O Icaew - uma organização contabilística e membro fundador do Chartered Accountants Worldwide e do Global Accounting Alliance, disponibiliza previsões de crescimento para diversas regiões, incluindo a África Oriental, a região em África que se estima ter registado um crescimento real mais rápido do PIB (produto interno bruto) em 2018 e com previsão que assim continue nos próximos dois anos, a uma taxa de crescimento de 6,1 por cento.
A seguir a África Oriental encontra-se a Zona Franca, sendo a segunda região com crescimento mais rápido em África, com previsões de crescimento do PIB de 4,9 por cento para 2019. O relatório, encomendado pelo Icaew e efectuado pelo parceiro prognosticador Oxford Economics, destaca o papel da diversidade económica em enfrentar o preço instável do petróleo e o preço das matérias-primas.
A África Austral é a região do continente que verifica um crescimento mais lento, com um crescimento do PIB previsto que dificilmente chega aos 1,8 por cento este ano, menos um terço da taxa de crescimento da África Oriental.

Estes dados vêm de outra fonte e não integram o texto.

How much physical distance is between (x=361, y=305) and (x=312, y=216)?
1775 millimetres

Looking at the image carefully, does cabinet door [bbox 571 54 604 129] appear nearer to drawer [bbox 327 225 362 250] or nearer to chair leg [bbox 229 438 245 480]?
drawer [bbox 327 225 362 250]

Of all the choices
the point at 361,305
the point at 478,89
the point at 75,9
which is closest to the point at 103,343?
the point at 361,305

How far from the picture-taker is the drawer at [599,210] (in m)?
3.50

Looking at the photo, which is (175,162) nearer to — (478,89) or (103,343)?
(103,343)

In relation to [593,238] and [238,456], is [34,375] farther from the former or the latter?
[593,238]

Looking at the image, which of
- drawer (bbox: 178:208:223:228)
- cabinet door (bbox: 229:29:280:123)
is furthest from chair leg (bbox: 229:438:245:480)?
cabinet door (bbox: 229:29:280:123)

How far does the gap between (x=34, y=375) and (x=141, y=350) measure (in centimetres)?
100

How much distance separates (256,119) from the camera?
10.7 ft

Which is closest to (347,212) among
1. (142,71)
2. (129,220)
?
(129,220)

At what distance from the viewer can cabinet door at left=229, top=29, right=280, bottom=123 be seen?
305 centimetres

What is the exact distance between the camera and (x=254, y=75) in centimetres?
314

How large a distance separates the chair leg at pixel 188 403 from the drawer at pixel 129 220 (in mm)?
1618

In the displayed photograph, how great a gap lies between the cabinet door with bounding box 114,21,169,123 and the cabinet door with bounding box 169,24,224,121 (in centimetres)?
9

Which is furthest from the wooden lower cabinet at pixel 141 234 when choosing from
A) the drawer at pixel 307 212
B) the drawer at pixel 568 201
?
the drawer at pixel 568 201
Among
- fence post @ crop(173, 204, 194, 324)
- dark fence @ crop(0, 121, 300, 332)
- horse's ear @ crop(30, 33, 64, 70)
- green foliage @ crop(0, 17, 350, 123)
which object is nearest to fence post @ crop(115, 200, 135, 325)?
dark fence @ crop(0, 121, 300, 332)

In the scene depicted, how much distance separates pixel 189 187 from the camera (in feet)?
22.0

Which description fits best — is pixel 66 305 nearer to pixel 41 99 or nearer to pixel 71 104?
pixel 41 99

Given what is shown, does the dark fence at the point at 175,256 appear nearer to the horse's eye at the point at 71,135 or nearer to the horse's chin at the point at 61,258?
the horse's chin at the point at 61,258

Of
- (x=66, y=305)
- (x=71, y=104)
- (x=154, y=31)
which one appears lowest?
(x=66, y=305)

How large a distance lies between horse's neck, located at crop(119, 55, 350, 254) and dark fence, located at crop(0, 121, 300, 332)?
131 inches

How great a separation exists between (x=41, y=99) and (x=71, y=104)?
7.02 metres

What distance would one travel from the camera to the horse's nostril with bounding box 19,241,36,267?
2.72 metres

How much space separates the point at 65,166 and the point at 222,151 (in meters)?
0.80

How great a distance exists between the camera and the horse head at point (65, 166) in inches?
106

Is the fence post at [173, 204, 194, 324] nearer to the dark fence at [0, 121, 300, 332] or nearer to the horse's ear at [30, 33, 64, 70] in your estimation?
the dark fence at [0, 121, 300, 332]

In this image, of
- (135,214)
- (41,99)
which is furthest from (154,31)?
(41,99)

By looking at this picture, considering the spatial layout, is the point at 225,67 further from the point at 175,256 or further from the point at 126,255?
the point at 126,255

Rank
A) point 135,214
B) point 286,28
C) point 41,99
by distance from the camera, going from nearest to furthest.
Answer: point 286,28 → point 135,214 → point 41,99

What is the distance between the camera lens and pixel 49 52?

O crescimento no Sul do continente é arrastado para baixo pela África do Sul, a economia dominante da região (é responsável por mais de dois terços dos rendimentos regionais), onde a previsão de crescimento é de manter desanimados uns, com os 0,8 por cento para 2019.
O crescimento lento de Angola (a segunda maior economia da região), colocado pelo “Economic Insight: África Q2 2019” em 1,1 por cento este ano, após uma contracção em 2018, que o Governo assentou em 2,7, serve como obstáculo ao crescimento da África Austral.
De acordo com o relatório, receia-se que o abrandamento na China resulte numa diminuição na procura de matérias-primas em África, em conformidade com preços de matérias-primas mais baixos. Tal como aconteceu anteriormente, os preços das matérias-primas desceram drasticamente, as economias pouco diversificadas ficarão sob pressão, à medida que os saldos das contas correntes pioram, as unidades monetárias ficarão sob pressão, os preços irão aumentar e os bancos centrais aumentarão as taxas de juro.
Durante o seu discurso na divulgação do último relatório, Michael Armstrong, director Regional do Icaew no Médio Oriente, Ásia e África, disse que a resistência das economias diversificadas na parte oriental do continente desempenha um papel importante em atenuar os impactos da flutuação dos preços das matérias-primas.
O crescimento do PIB na Zona Franca está previsto em 4,9 por cento para 2019. A maior parte do crescimento irá verificar-se na Costa do Marfim, que se prevê que demonstre um crescimento real do PIB de 7,0 este ano, em grande parte devido ao crescimento de serviços (porém, as exportações de cacau ainda são cruciais). O norte de África apresenta uma mistura algo divergente.